Nach dem Frühstück beschloss er, den Umbau im Dachzimmer ein wenig ruhen zu lassen, stattdessen den nachdrücklichen Rat von Magda Quint zu befolgen und sich eine Weile in den Dünen herumzutreiben. Also schnappte er sich einen leichten Pullover, warf ihn sich über die Schultern und verließ das Martinelli-Haus.
Hier, an ihrem nördlichen Ende, war die Insel recht schmal. Die Häuser von Werner Martinelli und Kira Lengrien standen jeweils einsam auf ihren Anhöhen. Die schmale Sandstraße, die die beiden Grundstücke miteinander verband, war gleichzeitig auch der einzige Verkehrsweg zum Dorf, sobald man die südliche Richtung einschlug.

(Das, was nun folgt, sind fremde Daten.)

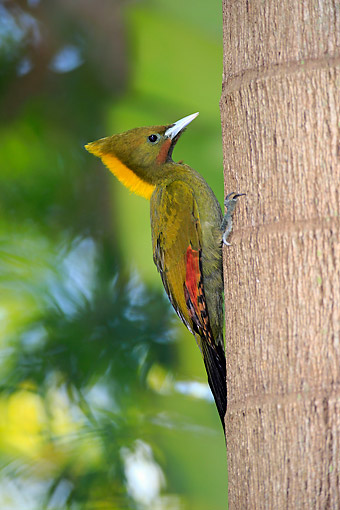 BRD 25 AC0003 01 © Kimball Stock Greater Yellow-Naped Woodpecker Pecking Tree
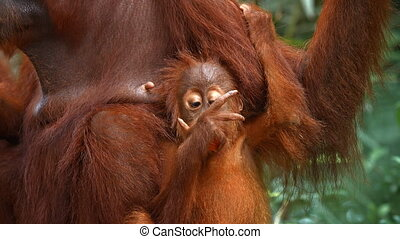Adorable baby orangutan holds on to its mother with one hand while eating an orange with the other at the zoo.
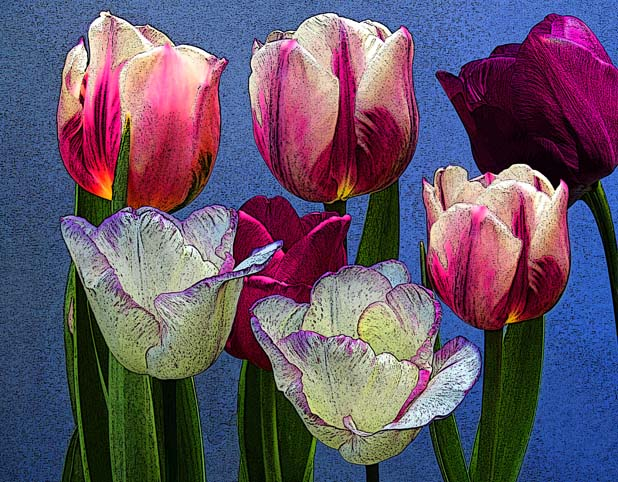 flowers_tulips_in_ink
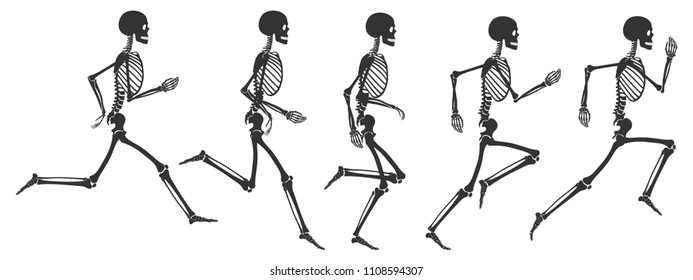Skeleton Images, Stock Photos & Vectors | Shutterstock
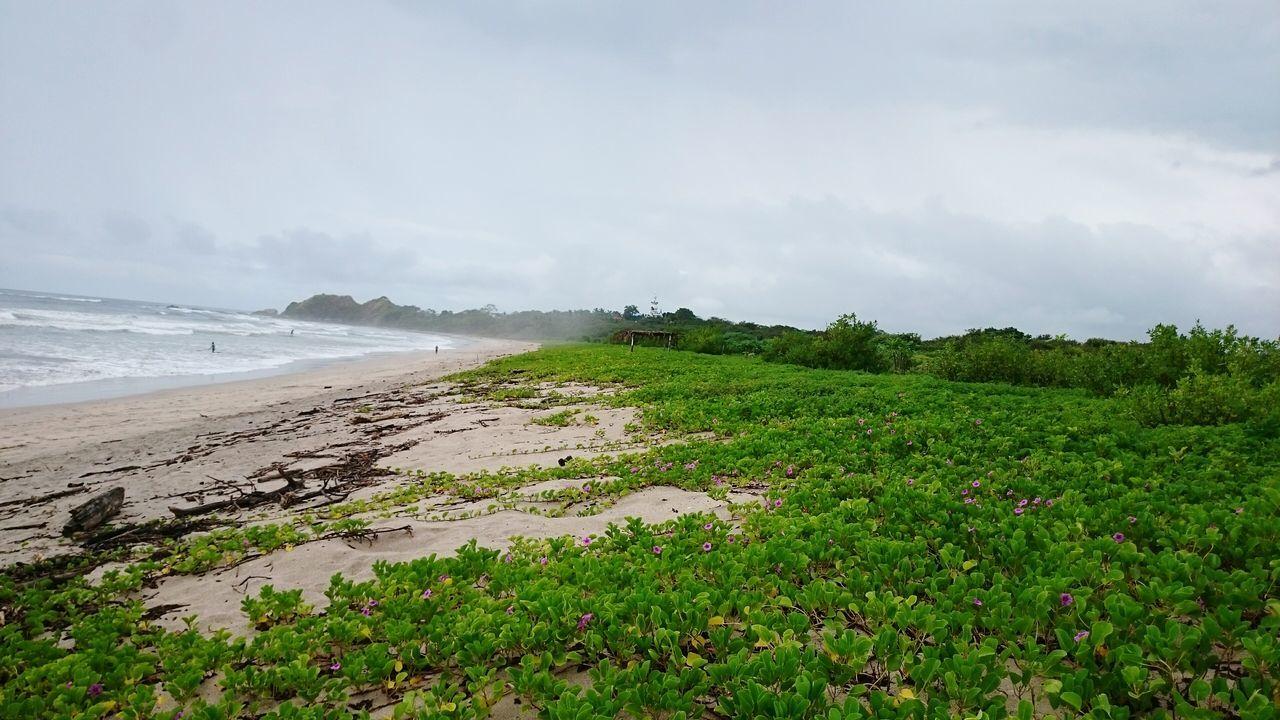 Sea Nature Beach Outdoors Water Day Guanacaste  Costarica Costa Rica Pacific Travel Destinations Sand Puravida Pura Vida ✌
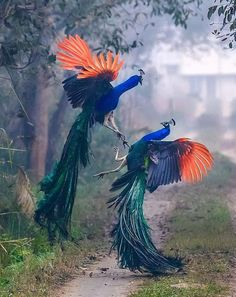 """When peacocks fight. they look like an exquisite Chinese painting. Look at the orange-red of their wings! Joan Crawford Movies, Peacock Wings, Good Evening Messages, James Mcneill Whistler, Krishna Photos, Great Shots, Chinese Painting, Nice To Meet, My Heart Is Breaking"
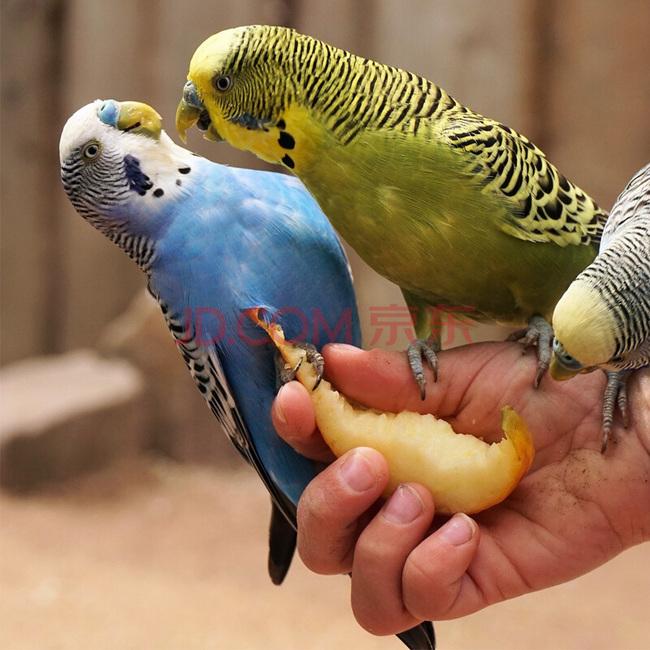 新低,说话鸟!虎皮鹦鹉 2只(一公一母)活体宠物 送新手礼包 68元包邮 买手党-买手聚集的地方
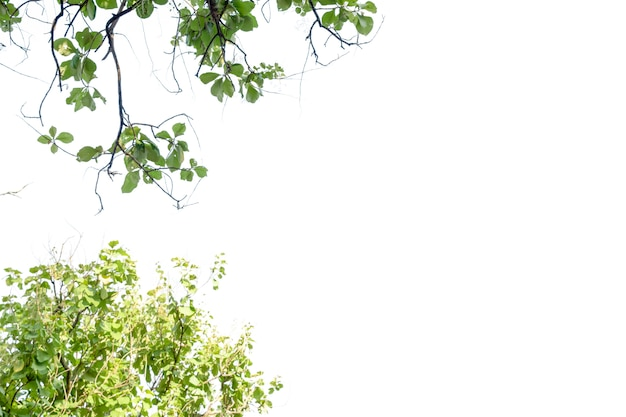 Feuille de nature avec espace libre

Finn marschierte zunächst ein gutes Stück die Straße entlang, bevor er den Zufahrtsweg zu Kiras Haus verließ und einfach querfeldein ging. Schon nach wenigen Minuten erreichte er den Deich und dahinter schließlich die Dünen und einen schmalen Strandstreifen. Einige Minuten lang hielt er inne und sah hinaus auf das Meer, doch dann richtete sich sein Blick wieder nach Norden. Er verließ den Strand und stieg auf den Deichrücken zurück, um dort oben, wo es sich leichter laufen ließ, weiter bis zur Nordspitze von Sameland zu spazieren.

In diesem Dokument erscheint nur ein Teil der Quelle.